▶ [How to complete this task]: Go line by line through the data and copy those with the word "high".

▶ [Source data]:

***

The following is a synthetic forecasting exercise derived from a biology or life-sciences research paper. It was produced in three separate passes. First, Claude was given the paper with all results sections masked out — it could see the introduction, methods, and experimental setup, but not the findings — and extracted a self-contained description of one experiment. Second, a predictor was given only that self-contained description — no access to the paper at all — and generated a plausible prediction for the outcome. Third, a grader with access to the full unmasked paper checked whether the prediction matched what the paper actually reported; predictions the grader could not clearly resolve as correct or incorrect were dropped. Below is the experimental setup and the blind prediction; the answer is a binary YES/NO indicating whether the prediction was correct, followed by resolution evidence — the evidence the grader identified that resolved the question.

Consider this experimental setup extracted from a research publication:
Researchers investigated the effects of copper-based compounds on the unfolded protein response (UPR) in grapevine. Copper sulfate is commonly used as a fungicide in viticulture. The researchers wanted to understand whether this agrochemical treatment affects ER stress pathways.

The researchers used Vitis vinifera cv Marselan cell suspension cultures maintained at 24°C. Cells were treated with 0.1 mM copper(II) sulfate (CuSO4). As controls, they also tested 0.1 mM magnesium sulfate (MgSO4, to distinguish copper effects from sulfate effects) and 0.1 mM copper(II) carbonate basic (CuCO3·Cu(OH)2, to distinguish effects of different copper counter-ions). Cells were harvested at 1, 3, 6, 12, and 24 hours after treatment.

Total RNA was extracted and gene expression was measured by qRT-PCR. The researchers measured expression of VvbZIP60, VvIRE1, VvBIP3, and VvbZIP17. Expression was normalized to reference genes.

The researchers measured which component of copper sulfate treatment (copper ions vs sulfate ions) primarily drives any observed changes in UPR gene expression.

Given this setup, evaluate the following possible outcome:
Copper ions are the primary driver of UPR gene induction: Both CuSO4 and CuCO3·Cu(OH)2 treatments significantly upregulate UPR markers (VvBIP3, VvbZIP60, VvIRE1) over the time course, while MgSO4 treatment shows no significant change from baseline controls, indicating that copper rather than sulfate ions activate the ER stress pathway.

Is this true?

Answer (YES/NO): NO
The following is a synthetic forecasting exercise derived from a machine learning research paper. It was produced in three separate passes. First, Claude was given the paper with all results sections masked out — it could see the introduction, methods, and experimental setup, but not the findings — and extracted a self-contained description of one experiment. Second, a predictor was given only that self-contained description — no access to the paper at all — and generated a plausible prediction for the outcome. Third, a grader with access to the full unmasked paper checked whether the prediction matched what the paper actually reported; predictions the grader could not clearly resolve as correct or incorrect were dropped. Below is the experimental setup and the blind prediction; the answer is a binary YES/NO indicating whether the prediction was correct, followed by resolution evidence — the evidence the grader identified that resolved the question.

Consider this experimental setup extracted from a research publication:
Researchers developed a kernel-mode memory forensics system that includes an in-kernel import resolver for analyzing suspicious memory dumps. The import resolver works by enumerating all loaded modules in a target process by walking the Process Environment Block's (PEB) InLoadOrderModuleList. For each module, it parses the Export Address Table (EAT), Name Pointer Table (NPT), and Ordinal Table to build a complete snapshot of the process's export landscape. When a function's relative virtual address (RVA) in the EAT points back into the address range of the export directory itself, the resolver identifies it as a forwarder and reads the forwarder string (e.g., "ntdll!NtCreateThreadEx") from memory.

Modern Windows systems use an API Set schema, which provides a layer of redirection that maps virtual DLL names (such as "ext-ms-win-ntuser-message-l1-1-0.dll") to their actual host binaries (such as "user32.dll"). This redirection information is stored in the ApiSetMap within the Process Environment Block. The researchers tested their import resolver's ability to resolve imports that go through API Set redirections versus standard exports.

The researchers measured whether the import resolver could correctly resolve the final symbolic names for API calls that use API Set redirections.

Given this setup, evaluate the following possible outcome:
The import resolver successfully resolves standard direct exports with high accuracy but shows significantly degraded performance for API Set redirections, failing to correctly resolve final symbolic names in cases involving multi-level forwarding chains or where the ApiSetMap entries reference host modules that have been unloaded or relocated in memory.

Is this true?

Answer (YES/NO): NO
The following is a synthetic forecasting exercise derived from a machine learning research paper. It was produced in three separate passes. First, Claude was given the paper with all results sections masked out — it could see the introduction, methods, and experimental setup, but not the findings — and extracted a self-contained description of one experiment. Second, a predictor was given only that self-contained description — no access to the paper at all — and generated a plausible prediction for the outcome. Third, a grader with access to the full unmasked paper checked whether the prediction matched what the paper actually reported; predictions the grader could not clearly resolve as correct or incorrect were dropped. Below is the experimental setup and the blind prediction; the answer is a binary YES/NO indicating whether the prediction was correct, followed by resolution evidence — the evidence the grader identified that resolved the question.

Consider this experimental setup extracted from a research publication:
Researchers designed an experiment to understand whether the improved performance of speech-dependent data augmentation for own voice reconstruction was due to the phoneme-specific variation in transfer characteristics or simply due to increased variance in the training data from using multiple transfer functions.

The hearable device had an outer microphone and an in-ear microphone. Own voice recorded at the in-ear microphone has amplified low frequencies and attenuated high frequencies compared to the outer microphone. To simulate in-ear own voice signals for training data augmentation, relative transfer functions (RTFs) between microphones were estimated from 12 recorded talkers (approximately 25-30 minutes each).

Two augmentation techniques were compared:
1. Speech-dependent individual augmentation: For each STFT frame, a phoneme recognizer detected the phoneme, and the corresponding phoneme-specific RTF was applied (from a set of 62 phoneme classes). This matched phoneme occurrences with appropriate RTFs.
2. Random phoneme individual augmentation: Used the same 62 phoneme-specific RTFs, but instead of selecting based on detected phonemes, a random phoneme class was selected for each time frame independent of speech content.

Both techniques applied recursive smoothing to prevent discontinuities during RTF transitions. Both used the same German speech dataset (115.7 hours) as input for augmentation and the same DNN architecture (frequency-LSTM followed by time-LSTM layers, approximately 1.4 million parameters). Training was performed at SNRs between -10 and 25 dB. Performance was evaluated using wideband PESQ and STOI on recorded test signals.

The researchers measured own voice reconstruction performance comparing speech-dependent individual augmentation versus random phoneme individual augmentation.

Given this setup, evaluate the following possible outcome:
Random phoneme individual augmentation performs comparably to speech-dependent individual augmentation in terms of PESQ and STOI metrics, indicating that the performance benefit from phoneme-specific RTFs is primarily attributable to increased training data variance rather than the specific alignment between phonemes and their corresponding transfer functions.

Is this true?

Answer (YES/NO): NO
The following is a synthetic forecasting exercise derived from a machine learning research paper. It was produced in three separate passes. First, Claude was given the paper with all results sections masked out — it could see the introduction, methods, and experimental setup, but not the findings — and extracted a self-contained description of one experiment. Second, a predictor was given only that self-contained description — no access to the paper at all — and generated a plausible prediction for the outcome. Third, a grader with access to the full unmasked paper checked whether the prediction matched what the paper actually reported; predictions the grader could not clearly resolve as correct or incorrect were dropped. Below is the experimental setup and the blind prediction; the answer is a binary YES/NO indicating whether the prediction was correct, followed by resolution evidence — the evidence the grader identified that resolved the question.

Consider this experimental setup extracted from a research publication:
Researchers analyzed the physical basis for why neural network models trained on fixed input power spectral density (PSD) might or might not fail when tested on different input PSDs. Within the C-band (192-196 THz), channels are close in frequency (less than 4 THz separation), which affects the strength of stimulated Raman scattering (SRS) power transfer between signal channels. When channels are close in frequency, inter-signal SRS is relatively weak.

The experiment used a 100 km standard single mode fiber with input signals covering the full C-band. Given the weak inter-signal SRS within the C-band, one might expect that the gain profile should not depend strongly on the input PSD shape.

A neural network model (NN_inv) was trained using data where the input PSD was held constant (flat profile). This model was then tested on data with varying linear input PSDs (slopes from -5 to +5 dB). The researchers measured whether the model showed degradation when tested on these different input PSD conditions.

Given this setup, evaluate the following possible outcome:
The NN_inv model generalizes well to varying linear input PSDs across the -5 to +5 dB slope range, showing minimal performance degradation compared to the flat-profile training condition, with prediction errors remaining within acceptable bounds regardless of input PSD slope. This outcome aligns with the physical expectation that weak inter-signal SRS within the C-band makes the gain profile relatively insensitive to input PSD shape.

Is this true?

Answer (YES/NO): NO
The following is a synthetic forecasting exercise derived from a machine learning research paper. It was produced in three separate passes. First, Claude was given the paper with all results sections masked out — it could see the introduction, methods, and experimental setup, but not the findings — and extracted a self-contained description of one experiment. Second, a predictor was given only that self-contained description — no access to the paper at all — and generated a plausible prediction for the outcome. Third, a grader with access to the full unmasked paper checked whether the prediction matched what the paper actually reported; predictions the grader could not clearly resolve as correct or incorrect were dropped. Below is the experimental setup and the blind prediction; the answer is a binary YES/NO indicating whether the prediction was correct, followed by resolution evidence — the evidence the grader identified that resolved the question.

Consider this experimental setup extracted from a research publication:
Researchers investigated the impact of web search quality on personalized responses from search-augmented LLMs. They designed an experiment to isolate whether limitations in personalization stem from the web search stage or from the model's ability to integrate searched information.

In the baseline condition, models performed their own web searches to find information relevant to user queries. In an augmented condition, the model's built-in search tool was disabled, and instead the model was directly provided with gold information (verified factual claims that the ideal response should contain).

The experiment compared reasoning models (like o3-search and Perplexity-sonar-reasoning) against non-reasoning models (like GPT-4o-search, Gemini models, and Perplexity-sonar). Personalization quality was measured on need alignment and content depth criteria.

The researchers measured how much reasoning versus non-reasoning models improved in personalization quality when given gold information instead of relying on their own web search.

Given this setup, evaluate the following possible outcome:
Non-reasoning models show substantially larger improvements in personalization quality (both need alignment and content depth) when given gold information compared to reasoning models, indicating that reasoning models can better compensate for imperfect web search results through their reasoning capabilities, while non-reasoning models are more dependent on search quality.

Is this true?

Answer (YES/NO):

***

▶ [Answer]:
The import resolver successfully resolves standard direct exports with high accuracy but shows significantly degraded performance for API Set redirections, failing to correctly resolve final symbolic names in cases involving multi-level forwarding chains or where the ApiSetMap entries reference host modules that have been unloaded or relocated in memory.
The hearable device had an outer microphone and an in-ear microphone. Own voice recorded at the in-ear microphone has amplified low frequencies and attenuated high frequencies compared to the outer microphone. To simulate in-ear own voice signals for training data augmentation, relative transfer functions (RTFs) between microphones were estimated from 12 recorded talkers (approximately 25-30 minutes each).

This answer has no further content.